Atmos. Chem. Phys., 6, 5261-5277, 2006
www.atmos-chem-phys.net/6/5261/2006/
doi:10.5194/acp-6-5261-2006
© Author(s) 2006. This work is licensed under the
Creative Commons Attribution-NonCommercial-ShareAlike 2.5 License.
Modeling of biomass smoke injection into the lower stratosphere by a large forest fire (Part II): sensitivity studies
G. Luderer1, J. Trentmann2, T. Winterrath1, C. Textor3, M. Herzog4, H. F. Graf5, and M. O. Andreae1
1Max Planck Institute for Chemistry, Dept. Biogeochemistry, Mainz, Germany
2Institute for Atmospheric Physics, Johannes Gutenberg University Mainz, Mainz, Germany
3Service d'Aéronomie, CNRS, Paris, France
4NOAA GFDL, Princeton, New Jersey, USA
5Department of Geography, Centre of Atmospheric Science, University of Cambridge, Cambridge, UK

Abstract. The Chisholm forest fire that burned in Alberta, Canada, in May 2001 resulted in injection of substantial amounts of smoke into the lower stratosphere. We used the cloud-resolving plume model ATHAM (Active Tracer High resolution Atmospheric Model) to investigate the importance of different contributing factors to the severe intensification of the convection induced by the Chisholm fire and the subsequent injection of biomass smoke into the lower stratosphere. The simulations show strong sensitivity of the pyro-convection to background meteorology. This explains the observed coincidence of the convective blow-up of the fire plume and the passage of a synoptic cold front.

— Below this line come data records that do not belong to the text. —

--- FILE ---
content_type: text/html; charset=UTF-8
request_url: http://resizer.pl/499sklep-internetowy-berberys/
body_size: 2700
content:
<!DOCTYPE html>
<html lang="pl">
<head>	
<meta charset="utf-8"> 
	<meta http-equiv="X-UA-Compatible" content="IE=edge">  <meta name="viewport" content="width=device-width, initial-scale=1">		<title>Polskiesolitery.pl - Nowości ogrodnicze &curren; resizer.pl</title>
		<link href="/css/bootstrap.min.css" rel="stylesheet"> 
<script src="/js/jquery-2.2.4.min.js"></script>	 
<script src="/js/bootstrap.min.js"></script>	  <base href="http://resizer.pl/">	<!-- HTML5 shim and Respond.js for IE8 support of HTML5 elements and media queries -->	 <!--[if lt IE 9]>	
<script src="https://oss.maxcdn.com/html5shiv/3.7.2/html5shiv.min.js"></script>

Furthermore, we performed model sensitivity studies to the rate of release of sensible heat and water vapor from the fire. The release of sensible heat by the fire plays a dominant role for the dynamic development of the pyro-cumulonimbus cloud (pyroCb) and the height to which smoke is transported. The convection is very sensitive to the heat flux from the fire. The emissions of water vapor play a less significant role for the injection height but enhance the amount of smoke transported beyond the tropopause level.

The aerosol burden in the plume has a strong impact on the microphysical structure of the resulting convective cloud. The dynamic evolution of the pyroCb, however, is only weakly sensitive to the abundance of cloud condensation nuclei (CCN) from the fire. In contrast to previous findings by other studies of convective clouds, we found that fire CCN have a negative effect on the convection dynamics because they give rise to a delay in the freezing of cloud droplets. Even in a simulation without fire CCN, there is no precipitation formation within the updraft region of the pyroCb. Enhancement of convection by aerosols as reported from studies of other cases of convection is therefore not found in our study.


Citation: Luderer, G., Trentmann, J., Winterrath, T., Textor, C., Herzog, M., Graf, H. F., and Andreae, M. O.: Modeling of biomass smoke injection into the lower stratosphere by a large forest fire (Part II): sensitivity studies, Atmos. Chem. Phys., 6, 5261-5277, doi:10.5194/acp-6-5261-2006, 2006.